> **WRITTEN EXERCISE**
Copy out the lines below word for word, beginning with the line that contains "What distance is" and continuing through the line that contains "127 millimetres", including both of those lines.

> **MATERIAL TO PROCESS**
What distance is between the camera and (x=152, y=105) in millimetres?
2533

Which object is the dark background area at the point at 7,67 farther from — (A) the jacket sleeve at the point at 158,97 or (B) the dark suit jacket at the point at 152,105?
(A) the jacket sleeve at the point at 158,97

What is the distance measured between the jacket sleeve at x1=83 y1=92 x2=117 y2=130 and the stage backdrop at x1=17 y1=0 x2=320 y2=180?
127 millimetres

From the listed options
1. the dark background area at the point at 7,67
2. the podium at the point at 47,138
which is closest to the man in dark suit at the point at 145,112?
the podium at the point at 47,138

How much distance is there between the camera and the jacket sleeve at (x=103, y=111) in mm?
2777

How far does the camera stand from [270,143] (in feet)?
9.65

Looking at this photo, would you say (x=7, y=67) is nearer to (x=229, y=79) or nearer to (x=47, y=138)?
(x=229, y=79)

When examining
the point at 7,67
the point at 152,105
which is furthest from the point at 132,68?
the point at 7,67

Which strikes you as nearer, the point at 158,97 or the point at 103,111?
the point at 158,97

* * *

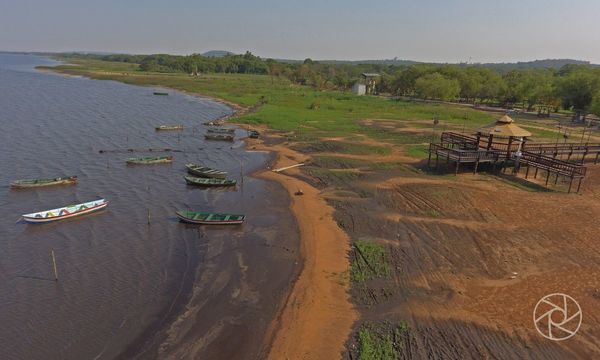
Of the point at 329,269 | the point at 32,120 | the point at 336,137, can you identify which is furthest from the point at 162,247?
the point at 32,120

> **COMPLETED TASK**
What distance is between the camera and (x=152, y=105) in millimetres?
2533

Which object is the dark background area at the point at 7,67 farther from — (A) the jacket sleeve at the point at 158,97 or (B) the dark suit jacket at the point at 152,105?
(A) the jacket sleeve at the point at 158,97

What is the distance measured between the jacket sleeve at x1=83 y1=92 x2=117 y2=130 and the stage backdrop at x1=17 y1=0 x2=320 y2=180?
127 millimetres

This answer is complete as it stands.